Kenapa Konsumsi Ikan RI Lebih Rendah dari Jepang?

Menteri Susi berambisi meningkatkan konsumsi ikan masyarakat Indonesia hingga dua kali lipat dari saat ini 40 kg per kapita per

oleh Fiki Ariyanti diperbarui 26 Jun 2016, 16:10 WIB
Diterbitkan 26 Jun 2016, 16:10 WIB
Kenapa Konsumsi Ikan RI Lebih Rendah dari Jepang?
Kenapa Konsumsi Ikan RI Lebih Rendah dari Jepang?

Liputan6.com, Jakarta - Menteri Kelautan dan Perikanan Susi Pudjiastuti berambisi meningkatkan konsumsi ikan masyarakat Indonesia hingga dua kali lipat dari saat ini 40 kilogram (kg) per kapita per tahun.

Angka tersebut sangat jauh dengan kebiasaan warga Jepang yang makan ikan 110 kg per kapita setiap tahunnya. Kondisi ini terjadi karena beberapa alasan.  Diakui Susi Pudjiastuti, Indonesia harus meningkatkan konsumsi ikan dari sekarang ini rata-rata 40 kg per kapita setahun menjadi 70 kg-80 kg per tahun.

“Contoh Jepang dan Korea yang warganya banyak makan ikan. Jadi mulai sekarang menu makan di rumah diganti ikan dan telur supaya konsumsi ikan meningkat jangan rata-rata 40 kg setahun, tapi 70 kg-80 kg per tahun,”  kata dia di acara Bazar Ikan Murah, Jakarta, Minggu (26/6/2016). 

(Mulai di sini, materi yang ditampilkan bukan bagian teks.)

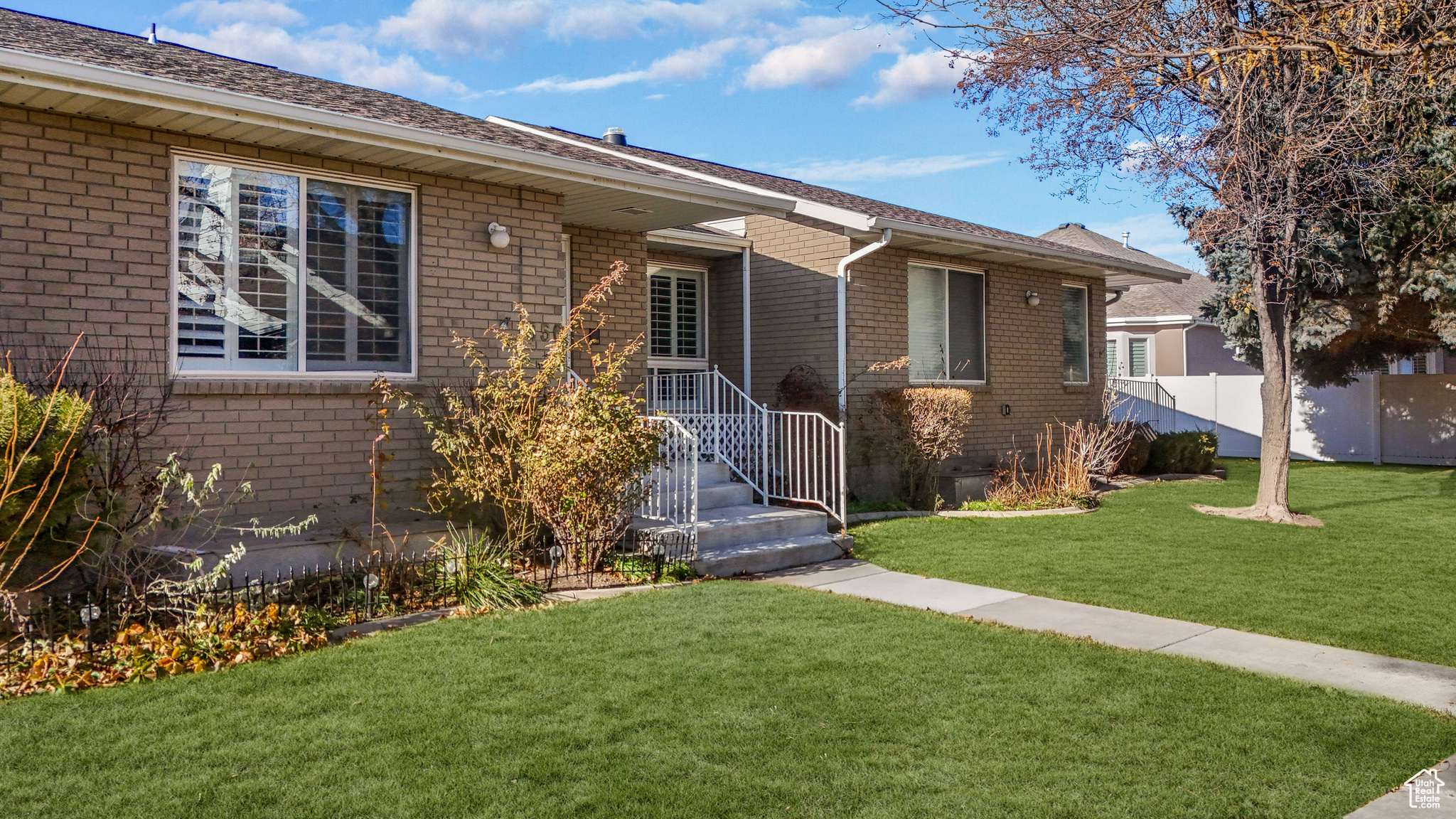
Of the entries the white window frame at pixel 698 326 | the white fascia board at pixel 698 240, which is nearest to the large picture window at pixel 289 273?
the white fascia board at pixel 698 240

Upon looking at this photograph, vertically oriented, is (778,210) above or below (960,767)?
above

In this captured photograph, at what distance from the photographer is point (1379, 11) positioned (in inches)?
221

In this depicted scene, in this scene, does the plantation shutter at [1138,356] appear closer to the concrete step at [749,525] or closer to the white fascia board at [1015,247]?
the white fascia board at [1015,247]

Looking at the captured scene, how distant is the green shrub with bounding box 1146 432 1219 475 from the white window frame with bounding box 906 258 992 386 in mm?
3768

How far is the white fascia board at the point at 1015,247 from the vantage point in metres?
11.8

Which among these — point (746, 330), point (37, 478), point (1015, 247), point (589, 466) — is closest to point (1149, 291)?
point (1015, 247)

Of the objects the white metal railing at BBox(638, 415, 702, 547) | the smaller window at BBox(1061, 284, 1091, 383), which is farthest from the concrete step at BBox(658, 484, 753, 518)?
the smaller window at BBox(1061, 284, 1091, 383)

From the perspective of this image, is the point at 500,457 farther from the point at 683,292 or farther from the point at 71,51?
the point at 683,292

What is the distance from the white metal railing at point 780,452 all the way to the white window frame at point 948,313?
263 centimetres

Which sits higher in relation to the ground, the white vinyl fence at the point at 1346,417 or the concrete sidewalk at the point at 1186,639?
the white vinyl fence at the point at 1346,417

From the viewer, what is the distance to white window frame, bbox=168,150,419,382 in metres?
6.93

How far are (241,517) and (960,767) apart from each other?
5548 mm

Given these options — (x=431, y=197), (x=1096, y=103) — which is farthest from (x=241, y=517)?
(x=1096, y=103)

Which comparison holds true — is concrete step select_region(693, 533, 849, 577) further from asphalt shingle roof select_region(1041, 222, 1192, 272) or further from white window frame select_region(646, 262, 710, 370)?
asphalt shingle roof select_region(1041, 222, 1192, 272)
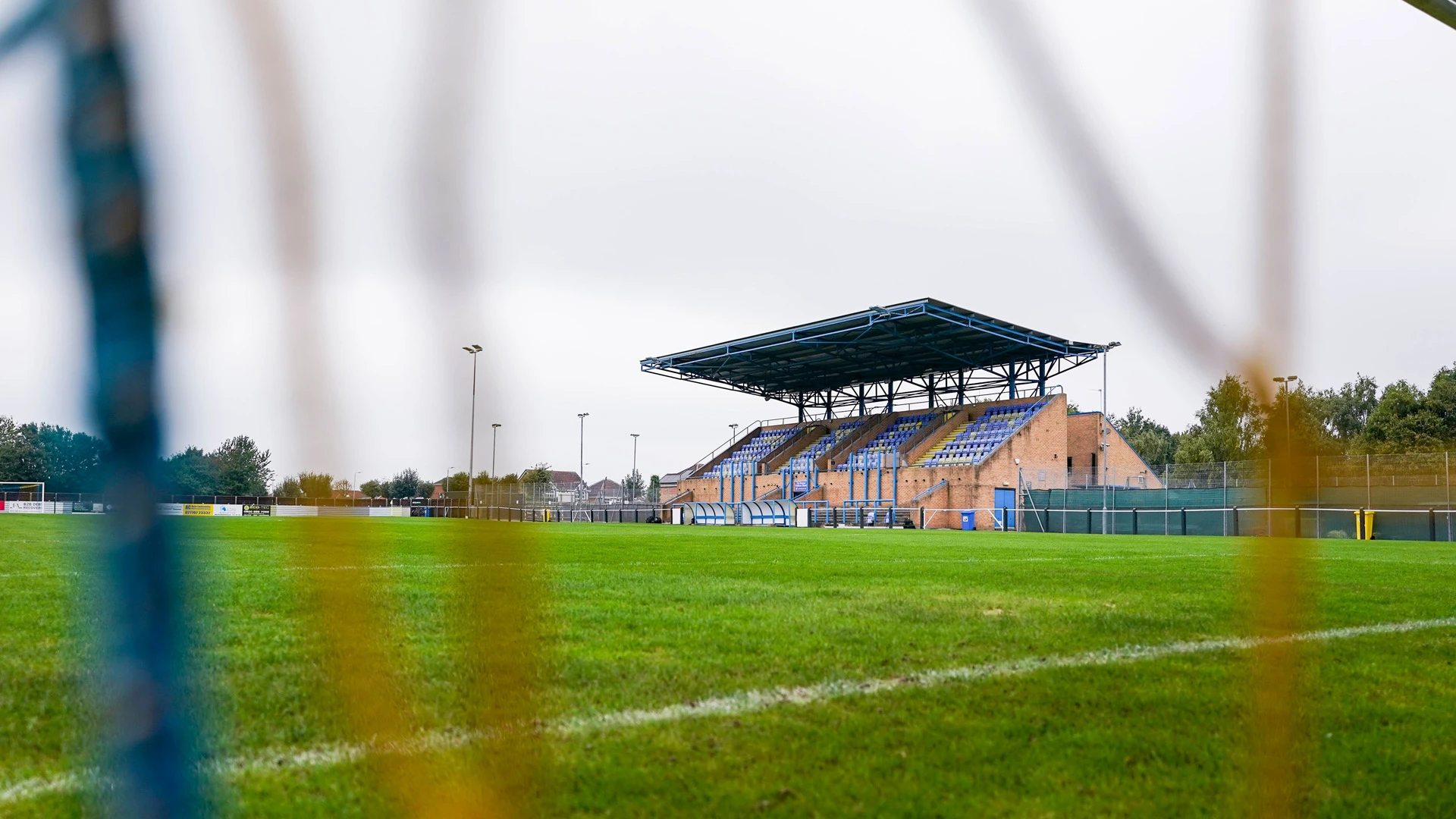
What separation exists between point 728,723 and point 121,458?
1924mm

Lebih jauh dijelaskan Susi, faktor penyebab konsumsi ikan di Indonesia  sangat rendah karena beberapa hal. Pertama, karena harga ikan mahal dan pasokan ikan segar hasil tangkapan laut tidak ada. 

Dia menerangkan, dalam 10 tahun terakhir, pasar-pasar tradisional hanya dipenuhi ikan air tawar sehingga kurang peminatnya lantaran mengundang bau tanah. Sementara ikan laut, kalaupun ada, harganya sangat mahal.

 “Di mal besar, harga ikan laut satu ons atau 100 gram-nya seharga Rp 40 ribu-Rp 50 ribu. Jadi harga ikan 1 kg sebesar Rp 400 ribu, siapa yang mau beli. Pasokannya pun tidak banyak ikan laut, yang ada cuma mujair, dan ikan lele,” ujarnya.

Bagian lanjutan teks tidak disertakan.